So when he grew so tender that his words were almost like "qu, qu," and told her that she had been confined too closely and was threatened with foie gras, she only sighed and closed her eyes, and, keeping her fears to herself, hoped that the trouble was all in her eyes indeed—or her liver.

Now the sad part of this tale is that the trouble was not with poor little Quackalina's eyes at all. It was in the nest. The same farmer's boy who had kept her sitting of eggs down to ten by taking out one every day until poor Quackalina's patience was worn out—the same boy who had not used her as a decoy only because he wanted her to stay at home and raise little decoy-ducks—this boy it was who had now chosen to take her ten beautiful eggs and put them under a guinea-hen, and to fetch the setting of twenty guinea eggs for Quackalina to hatch out.

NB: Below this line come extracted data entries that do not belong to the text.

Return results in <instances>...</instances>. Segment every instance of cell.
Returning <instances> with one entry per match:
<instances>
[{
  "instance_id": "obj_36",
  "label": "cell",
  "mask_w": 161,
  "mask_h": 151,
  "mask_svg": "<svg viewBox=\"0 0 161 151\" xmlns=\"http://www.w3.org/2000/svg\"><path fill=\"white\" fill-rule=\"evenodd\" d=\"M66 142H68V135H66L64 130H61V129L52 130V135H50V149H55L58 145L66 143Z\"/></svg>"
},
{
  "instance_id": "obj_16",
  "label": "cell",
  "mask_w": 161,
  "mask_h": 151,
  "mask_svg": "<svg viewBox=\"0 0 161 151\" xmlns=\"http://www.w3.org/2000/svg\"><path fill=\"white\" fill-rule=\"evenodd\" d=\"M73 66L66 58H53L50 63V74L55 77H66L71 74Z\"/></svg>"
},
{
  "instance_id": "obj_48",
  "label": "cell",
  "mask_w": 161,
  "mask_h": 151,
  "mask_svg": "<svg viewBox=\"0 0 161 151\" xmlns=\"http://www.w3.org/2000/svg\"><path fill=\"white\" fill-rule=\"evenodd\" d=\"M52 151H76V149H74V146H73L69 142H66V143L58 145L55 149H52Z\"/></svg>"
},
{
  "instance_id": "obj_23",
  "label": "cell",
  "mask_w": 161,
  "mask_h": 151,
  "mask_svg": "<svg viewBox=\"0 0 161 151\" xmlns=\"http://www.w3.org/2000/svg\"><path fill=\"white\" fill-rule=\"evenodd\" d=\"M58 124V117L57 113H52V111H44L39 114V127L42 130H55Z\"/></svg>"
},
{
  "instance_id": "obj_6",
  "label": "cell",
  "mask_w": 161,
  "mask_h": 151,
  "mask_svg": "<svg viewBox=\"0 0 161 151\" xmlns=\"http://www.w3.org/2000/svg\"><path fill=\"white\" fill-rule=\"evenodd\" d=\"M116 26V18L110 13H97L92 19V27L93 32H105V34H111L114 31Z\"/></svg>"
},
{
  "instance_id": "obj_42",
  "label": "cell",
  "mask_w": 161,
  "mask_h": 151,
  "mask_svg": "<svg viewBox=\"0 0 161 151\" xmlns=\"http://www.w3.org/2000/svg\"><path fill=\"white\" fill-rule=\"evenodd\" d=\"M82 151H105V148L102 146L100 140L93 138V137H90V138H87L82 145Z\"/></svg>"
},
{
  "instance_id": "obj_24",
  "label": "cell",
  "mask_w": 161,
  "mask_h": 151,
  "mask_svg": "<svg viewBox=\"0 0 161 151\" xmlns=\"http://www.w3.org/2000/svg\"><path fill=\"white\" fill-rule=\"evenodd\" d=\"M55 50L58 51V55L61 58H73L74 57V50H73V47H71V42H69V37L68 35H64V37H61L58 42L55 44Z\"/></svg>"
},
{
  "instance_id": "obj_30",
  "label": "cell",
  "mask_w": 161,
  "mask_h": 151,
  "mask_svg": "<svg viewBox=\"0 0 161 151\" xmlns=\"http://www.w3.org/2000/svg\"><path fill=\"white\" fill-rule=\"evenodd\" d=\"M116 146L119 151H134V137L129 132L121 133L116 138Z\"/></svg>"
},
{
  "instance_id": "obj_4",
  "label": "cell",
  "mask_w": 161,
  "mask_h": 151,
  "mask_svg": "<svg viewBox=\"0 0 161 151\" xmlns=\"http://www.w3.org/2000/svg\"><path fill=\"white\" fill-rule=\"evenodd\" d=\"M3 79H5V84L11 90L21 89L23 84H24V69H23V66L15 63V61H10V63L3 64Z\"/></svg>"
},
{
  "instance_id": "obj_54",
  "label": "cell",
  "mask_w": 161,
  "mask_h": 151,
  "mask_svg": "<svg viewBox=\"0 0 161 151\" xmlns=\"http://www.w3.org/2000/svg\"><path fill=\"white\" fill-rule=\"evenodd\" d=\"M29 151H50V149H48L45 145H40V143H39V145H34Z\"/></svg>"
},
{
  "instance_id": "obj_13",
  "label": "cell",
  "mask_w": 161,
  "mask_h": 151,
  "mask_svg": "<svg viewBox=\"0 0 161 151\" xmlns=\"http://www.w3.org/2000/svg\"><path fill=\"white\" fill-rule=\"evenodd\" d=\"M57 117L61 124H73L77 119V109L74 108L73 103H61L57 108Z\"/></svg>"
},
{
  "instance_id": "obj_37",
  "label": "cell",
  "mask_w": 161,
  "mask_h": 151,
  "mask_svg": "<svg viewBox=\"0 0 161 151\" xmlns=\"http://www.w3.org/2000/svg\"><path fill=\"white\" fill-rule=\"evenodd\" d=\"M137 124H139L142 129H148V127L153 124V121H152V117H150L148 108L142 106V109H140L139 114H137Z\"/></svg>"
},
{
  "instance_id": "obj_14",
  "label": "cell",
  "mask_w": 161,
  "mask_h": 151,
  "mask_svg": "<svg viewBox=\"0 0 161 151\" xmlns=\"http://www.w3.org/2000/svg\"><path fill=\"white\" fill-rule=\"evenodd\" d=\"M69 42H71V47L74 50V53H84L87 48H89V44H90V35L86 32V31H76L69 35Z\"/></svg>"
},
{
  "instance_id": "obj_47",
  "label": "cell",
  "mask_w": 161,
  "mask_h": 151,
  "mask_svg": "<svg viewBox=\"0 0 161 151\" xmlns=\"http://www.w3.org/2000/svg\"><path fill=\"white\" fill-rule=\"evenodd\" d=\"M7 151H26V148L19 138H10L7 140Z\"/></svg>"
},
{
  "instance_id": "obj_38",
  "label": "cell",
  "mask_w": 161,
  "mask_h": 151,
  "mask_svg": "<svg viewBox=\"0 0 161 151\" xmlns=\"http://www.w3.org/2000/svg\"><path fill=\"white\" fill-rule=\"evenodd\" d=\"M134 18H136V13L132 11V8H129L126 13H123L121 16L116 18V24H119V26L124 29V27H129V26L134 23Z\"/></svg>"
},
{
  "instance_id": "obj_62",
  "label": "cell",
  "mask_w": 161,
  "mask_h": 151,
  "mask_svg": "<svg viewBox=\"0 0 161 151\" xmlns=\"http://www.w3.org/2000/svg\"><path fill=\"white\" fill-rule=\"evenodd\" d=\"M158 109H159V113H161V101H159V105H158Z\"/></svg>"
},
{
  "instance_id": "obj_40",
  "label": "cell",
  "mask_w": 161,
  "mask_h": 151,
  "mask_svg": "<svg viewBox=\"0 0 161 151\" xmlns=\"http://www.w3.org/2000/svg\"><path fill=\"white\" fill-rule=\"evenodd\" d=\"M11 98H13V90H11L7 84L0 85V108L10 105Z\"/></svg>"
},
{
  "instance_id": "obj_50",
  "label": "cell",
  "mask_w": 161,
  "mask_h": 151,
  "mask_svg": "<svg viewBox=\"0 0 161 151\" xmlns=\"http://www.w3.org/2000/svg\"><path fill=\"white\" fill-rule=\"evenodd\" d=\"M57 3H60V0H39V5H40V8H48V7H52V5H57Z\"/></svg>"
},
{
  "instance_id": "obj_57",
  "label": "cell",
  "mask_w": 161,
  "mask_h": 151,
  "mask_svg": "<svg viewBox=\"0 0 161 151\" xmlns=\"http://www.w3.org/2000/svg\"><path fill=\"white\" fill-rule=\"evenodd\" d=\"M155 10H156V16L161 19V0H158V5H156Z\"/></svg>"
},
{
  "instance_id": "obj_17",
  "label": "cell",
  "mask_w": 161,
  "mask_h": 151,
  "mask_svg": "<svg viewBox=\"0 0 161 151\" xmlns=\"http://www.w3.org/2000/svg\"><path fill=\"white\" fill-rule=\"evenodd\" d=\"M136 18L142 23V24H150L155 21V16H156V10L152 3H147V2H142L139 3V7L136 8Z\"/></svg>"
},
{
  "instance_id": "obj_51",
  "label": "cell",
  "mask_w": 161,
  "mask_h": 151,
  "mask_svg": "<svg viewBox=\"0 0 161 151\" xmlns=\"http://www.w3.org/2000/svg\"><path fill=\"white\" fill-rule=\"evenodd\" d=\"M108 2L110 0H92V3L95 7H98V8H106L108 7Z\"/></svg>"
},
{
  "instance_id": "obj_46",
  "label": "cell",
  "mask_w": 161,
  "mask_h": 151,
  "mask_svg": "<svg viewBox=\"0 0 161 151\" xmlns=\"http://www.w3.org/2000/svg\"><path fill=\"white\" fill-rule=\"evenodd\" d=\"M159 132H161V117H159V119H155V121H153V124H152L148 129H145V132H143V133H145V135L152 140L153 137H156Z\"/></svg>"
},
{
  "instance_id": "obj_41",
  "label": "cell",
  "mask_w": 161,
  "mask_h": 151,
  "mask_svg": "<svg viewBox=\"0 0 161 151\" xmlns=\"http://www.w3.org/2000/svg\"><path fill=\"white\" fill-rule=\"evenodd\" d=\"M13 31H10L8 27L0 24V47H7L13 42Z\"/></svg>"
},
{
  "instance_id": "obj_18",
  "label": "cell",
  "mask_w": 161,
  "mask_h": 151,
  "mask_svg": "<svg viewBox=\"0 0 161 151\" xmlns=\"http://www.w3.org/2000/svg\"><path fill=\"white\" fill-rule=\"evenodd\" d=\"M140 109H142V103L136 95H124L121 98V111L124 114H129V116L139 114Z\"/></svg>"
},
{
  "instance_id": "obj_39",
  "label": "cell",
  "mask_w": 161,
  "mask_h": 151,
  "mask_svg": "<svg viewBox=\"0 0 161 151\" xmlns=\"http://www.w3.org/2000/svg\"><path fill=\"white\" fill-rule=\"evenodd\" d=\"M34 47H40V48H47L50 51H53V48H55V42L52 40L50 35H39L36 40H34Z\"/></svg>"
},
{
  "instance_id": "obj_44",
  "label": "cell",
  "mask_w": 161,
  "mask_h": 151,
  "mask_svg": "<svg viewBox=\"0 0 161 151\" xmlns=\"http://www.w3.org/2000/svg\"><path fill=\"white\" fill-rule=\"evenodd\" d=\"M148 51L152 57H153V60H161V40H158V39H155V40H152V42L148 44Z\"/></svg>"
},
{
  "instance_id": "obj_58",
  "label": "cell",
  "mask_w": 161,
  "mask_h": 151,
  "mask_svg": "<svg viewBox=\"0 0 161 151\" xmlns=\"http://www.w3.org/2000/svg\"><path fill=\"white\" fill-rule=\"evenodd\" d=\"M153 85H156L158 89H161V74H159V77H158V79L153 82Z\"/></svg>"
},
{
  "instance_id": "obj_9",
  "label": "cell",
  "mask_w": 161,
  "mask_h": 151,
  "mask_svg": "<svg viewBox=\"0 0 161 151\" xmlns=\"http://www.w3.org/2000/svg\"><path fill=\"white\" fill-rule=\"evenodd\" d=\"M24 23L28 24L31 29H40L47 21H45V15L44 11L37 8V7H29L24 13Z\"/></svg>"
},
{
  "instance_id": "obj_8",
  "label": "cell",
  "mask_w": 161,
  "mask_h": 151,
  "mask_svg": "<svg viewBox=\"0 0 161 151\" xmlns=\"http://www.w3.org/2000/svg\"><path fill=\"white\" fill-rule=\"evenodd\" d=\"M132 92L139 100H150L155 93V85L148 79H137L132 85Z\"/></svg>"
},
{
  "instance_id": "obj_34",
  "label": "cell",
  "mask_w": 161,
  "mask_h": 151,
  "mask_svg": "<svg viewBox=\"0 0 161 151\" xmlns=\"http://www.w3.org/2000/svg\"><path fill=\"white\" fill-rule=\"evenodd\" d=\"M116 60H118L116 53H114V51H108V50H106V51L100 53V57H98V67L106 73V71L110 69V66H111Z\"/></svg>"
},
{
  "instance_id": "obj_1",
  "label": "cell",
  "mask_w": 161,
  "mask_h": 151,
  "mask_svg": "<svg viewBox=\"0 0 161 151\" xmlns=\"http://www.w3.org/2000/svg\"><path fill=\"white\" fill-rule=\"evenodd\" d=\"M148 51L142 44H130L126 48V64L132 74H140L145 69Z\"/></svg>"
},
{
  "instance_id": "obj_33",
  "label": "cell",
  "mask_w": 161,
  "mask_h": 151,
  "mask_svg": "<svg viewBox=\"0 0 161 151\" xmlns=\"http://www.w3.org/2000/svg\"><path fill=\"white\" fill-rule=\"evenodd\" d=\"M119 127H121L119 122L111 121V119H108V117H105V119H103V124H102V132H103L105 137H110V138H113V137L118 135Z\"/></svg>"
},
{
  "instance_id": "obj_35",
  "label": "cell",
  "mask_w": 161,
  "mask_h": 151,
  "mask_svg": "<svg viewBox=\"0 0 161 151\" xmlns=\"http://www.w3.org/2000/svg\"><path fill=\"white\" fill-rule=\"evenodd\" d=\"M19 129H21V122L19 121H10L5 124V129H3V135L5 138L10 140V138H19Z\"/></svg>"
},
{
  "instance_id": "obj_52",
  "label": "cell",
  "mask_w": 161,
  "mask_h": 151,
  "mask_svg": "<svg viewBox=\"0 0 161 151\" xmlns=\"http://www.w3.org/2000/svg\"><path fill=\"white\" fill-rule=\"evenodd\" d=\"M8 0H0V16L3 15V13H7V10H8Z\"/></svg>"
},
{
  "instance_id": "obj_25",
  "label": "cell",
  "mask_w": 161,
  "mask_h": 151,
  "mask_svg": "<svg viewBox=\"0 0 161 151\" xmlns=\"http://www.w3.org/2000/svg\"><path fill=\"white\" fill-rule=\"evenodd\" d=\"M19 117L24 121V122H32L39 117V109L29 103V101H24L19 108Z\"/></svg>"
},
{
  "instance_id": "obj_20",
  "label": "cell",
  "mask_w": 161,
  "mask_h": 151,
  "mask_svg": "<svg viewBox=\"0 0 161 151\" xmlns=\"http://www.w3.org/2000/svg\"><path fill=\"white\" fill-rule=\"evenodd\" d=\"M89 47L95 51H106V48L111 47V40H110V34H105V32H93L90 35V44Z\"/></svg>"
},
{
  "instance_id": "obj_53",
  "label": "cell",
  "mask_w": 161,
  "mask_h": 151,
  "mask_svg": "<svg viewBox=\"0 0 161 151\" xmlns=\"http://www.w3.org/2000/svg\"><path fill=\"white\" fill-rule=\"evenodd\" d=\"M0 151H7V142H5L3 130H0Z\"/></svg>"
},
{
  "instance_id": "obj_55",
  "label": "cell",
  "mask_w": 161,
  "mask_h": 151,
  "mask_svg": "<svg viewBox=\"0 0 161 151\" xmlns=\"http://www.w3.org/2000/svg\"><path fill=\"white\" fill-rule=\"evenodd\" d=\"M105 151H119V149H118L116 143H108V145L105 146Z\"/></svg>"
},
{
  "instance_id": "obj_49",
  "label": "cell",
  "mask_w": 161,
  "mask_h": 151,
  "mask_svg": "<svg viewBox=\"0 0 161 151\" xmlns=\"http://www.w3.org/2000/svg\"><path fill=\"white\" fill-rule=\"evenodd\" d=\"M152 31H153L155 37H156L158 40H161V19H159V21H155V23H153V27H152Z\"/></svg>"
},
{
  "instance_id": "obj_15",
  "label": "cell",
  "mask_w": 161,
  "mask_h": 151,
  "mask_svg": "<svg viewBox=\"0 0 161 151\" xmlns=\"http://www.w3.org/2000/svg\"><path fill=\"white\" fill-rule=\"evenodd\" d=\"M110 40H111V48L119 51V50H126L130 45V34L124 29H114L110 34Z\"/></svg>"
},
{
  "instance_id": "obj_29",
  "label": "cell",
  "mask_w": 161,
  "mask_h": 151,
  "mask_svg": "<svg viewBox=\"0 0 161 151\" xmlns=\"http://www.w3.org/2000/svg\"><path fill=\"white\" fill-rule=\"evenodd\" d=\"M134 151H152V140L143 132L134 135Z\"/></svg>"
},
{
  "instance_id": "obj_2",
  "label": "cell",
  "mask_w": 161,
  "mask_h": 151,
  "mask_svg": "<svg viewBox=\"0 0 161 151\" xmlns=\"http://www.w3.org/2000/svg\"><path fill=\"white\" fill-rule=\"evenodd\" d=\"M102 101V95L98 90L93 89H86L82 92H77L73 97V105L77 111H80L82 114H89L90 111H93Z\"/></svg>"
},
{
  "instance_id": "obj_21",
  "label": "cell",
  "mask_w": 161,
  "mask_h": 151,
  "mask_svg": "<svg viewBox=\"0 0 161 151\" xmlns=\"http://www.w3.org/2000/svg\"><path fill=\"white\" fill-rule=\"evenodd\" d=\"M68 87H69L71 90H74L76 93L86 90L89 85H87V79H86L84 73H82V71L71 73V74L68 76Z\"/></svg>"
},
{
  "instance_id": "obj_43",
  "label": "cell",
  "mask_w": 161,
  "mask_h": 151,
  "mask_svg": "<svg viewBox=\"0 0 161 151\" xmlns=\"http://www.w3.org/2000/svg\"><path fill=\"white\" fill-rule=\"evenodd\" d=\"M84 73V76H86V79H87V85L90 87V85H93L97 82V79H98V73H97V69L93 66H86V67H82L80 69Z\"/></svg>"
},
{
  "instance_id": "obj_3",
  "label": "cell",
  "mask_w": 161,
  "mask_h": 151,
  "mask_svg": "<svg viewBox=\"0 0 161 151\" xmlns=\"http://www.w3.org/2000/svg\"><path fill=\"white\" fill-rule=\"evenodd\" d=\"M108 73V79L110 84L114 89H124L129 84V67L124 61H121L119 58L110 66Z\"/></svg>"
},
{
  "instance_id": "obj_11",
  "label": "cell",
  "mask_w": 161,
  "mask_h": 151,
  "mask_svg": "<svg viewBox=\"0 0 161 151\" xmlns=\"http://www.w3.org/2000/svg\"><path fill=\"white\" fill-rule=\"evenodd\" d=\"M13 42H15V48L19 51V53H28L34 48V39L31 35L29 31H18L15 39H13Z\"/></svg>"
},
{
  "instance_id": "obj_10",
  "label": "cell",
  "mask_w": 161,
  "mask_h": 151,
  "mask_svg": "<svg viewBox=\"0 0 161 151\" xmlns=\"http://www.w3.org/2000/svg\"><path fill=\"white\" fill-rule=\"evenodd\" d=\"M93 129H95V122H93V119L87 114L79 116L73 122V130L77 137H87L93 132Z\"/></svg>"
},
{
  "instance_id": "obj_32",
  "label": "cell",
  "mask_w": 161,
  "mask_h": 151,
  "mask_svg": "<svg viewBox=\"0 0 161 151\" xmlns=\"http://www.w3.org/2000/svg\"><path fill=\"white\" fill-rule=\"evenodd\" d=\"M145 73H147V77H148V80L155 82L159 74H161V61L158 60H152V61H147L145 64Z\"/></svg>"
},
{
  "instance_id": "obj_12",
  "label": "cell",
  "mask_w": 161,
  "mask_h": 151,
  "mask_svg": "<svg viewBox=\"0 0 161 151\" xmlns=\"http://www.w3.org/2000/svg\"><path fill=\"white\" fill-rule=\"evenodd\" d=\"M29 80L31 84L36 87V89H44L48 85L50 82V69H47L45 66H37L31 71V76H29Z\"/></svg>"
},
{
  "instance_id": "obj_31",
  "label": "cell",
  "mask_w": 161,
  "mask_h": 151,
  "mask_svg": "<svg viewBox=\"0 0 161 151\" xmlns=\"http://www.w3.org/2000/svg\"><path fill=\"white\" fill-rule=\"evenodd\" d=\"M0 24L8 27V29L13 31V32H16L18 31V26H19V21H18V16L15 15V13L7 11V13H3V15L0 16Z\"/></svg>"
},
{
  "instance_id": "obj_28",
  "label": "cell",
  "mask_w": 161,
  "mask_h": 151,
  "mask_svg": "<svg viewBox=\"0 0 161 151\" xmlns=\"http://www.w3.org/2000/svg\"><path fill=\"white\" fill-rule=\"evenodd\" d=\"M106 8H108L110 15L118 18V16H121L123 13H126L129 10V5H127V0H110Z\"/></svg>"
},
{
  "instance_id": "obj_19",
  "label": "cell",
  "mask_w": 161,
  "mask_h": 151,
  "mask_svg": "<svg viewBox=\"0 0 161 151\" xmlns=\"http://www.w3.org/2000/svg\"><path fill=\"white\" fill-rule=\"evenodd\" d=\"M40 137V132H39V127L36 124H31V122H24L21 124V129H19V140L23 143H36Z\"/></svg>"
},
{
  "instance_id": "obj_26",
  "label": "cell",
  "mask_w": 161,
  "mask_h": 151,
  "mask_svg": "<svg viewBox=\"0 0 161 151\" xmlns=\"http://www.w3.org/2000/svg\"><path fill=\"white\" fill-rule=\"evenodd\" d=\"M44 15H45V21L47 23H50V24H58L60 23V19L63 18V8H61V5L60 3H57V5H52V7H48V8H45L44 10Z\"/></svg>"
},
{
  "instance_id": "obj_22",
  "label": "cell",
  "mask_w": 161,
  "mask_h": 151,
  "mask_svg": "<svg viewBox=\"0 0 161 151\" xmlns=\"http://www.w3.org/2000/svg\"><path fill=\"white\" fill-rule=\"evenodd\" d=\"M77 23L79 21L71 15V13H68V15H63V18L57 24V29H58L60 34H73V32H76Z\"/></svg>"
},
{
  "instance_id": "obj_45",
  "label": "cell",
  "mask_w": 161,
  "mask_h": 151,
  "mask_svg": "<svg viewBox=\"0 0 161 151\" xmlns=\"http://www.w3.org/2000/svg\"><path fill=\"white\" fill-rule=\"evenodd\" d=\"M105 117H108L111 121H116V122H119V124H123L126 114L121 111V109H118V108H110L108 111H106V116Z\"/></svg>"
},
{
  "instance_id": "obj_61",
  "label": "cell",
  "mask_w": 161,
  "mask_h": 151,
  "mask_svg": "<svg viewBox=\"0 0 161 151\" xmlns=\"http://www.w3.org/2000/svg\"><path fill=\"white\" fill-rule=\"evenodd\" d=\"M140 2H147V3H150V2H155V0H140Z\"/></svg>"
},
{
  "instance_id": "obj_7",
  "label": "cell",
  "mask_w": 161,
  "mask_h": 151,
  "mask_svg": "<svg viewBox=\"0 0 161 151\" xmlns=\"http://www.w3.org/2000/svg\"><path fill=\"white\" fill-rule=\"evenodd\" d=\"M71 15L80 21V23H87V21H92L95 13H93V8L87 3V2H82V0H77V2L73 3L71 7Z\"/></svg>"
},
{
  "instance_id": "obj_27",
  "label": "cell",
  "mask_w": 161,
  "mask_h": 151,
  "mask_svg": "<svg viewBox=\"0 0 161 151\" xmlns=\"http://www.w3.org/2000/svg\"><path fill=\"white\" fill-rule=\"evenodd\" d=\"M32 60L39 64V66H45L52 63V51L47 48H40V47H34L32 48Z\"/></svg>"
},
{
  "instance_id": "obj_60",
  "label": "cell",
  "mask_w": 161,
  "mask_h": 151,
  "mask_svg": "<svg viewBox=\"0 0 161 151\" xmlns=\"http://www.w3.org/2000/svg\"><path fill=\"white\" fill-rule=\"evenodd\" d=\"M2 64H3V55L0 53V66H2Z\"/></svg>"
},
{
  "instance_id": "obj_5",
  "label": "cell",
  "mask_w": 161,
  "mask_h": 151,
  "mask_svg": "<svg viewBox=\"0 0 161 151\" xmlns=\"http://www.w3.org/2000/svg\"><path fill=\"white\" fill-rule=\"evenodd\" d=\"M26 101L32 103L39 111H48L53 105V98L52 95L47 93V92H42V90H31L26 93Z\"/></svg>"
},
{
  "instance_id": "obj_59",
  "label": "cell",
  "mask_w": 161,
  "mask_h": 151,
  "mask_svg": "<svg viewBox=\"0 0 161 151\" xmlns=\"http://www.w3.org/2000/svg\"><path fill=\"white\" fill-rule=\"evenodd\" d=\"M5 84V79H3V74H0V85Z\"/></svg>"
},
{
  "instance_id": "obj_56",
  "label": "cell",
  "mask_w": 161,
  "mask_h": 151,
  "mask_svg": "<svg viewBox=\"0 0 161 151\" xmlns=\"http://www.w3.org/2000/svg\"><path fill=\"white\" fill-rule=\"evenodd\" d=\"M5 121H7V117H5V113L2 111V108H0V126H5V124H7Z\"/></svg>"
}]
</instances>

He did this just because, as he said, "That old black duck 'll hatch out as many eggs again as a guinea-hen will, an' the guinea 'll cover her ten eggs easy. I'm goin' to swap 'em." And "swap 'em" he did.

Nobody knows how the guinea-hen liked her sitting, for none but herself and the boy knew where her nest was hidden in a pile of old rubbish down by the cow-pond.

"MADE HER PUT OUT HER TONGUE"

When a night had passed, and a new day showed poor Quackalina the twenty little eggs actually under her breast—eggs so little that she could roll two at once under her foot—she did not know what to think. But like many patient people when great sorrows come, she kept very still and never told her fears.

She had never seen a guinea egg before in all her life. There were birds' nests in some of the reeds along shore, and she knew their little toy eggs. She knew the eggs of snakes, too, and of terrapins, or "tarrups," as they are called by the farmer folk along the bay.

When first she discovered the trouble in the nest she thought of these, and the very idea of a great procession of little turtles starting out from under her some fine morning startled her so that her head lay limp against the golden-rod for fully thirteen seconds. Then she got better, but it was not until she had taken a nip at the pepper-grass that she was sufficiently warmed up to hold up her head and think. And when she thought, she was comforted. These dainty pointed eggs were not in the least like the soft clumsy "double-enders" that the turtles lay in the sand. Besides, how could turtle-eggs have gotten there anyway? How much easier for one head to go wrong than twenty eggs.

She chuckled at the very folly of her fears, and nestling down into the place, she soon began to nod. And presently she had a funny, funny dream, which is much too long to go into this story, which is a great pity, for her dream is quite as interesting as the real story, although it is not half so true.